History

Great Britain
- Name: Nile
- Namesake: Battle of the Nile (1798)
- Owner: 12/02/1799:Francis & Thomas Hurry, of Howden Dock, Wall's End, Northumberland ; 26/07/1803:Joshua Reeves & Mr Green, Southwark, London; registered at London;
- Builder: Edward Mosley & Co, Howdon
- Launched: 1798
- Fate: Stranded and wrecked 22 November 1833

General characteristics
- Tons burthen: 322, or 323 (bm)
- Propulsion: Sail
- Complement: 24
- Armament: 8 × 6- & 4-pounder guns + 2 × 12-pounder carronades

= Nile (1799 ship) =

Nile was a sailing ship built in 1799 at Howden, England. She made one voyage transporting convicts to New South Wales. For her return trip to Britain she was under contract to the British East India Company (EIC). Thereafter she traded between London and the West Indies, Canada, and the Mediterranean until she stranded on 22 November 1833 on the island of Oesel, Russia.

==Career==
Nile first appeared in Lloyd's Register (LR) in 1801 with John Sunter, master, Hurry & Co., owner, and trade London–Botany Bay.

Captain James Sunter (or James Souter) received a letter of marque on 22 April 1801. He left Portsmouth, England, on 21 June 1801, with 96 female convicts, four children, ten male passengers, nine female passengers and 21 children.

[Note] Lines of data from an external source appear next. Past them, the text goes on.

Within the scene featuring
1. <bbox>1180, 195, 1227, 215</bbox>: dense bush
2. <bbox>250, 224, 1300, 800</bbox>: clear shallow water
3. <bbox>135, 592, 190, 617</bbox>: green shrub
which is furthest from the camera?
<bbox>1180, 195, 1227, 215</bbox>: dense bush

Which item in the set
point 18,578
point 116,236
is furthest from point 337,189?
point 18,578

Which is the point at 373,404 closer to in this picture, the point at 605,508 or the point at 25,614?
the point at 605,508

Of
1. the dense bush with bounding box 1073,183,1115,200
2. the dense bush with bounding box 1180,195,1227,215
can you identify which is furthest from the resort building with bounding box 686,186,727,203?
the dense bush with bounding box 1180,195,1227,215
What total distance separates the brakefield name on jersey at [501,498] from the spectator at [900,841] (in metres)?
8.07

Nile traveled in convoy with and , and reached Rio de Janeiro on 26 August; all three arrived at Port Jackson on 14 December. None of Niles convicts died on the voyage.

Nile left Port Jackson on 6 February 1802 bound for China. She arrived at Whampoa on 27 April 1802.

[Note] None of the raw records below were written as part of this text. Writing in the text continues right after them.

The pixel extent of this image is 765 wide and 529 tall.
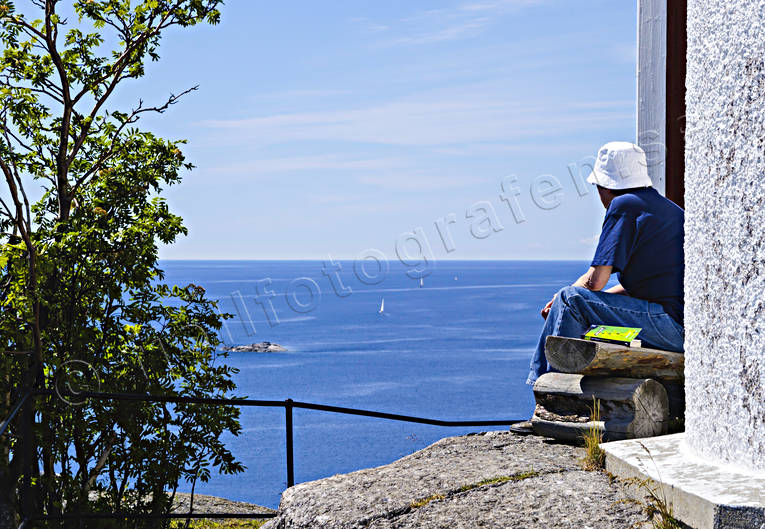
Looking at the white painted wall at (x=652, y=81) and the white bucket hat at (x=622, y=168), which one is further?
the white painted wall at (x=652, y=81)

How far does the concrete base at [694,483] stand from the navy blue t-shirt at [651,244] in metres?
1.14

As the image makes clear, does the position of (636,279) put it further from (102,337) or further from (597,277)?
(102,337)

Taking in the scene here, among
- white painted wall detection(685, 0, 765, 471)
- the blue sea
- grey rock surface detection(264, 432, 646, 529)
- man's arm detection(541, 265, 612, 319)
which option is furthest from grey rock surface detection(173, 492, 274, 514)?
the blue sea

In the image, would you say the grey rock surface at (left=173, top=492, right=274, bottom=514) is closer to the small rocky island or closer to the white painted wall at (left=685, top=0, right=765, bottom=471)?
the white painted wall at (left=685, top=0, right=765, bottom=471)

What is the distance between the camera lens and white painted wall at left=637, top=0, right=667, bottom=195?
6.49 metres

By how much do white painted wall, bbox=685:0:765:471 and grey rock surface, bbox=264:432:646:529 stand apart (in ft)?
1.90

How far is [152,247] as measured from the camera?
7.02 meters

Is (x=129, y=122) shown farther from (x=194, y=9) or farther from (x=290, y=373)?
(x=290, y=373)

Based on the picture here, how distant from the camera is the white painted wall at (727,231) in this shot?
3.13 meters

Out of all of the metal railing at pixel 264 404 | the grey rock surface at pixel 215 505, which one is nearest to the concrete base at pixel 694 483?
the metal railing at pixel 264 404

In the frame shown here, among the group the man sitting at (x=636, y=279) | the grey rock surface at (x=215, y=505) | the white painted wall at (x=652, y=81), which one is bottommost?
the grey rock surface at (x=215, y=505)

Homeward bound, she passed Lintin Island on 24 May, reached Amboina on 5 August, the Cape on 3 November, and St Helena on 1 December. She arrived at the Downs on 14 February 1803.

In 1803 Lloyd's Register showed her trade changing from London-Botany Bay to London-Baltic. In 1804 "Gibson" became master, and the next year she traded between Cork and Jamaica. Lloyd's Register for 1806 shows her master as "Sterling", her owners as "Faith & Co.", her armament as six 6-pounder guns, and her trade as London-Jamaica. Two years later her master is "Parker", and her trade is London-Halifax. The entries remain unchanged until 1812, when her trade becomes London-Malta. By 1818 her master is "J. Park", her owners are "Reeve & Co.", and her trade is Liverpool-Jamaica, and later London-Jamaica. In 1820 her trade is Liverpool-Canada. In 1821 and 1822 she is listed as being at London. Then in 1823 her owner and master are "R. Story", and her trade is Liverpool-Nova Scotia. The next year master and owner are "R. Storey", and the trade is Hull-Pictou. In 1825 her trade is Hull-Shields. In 1826 owner and master are "A. Storey", and Niles trade is London-Dantzig. The entries continue unchanged until 1831, when her trade becomes Plymouth-N.America.

==Fate==
Nile, Storer (per The Times), or Storey (per Lloyd's List), master, stranded on 22 November 1833 on the Oesel. Nile was no longer listed in Lloyd's Register in 1834.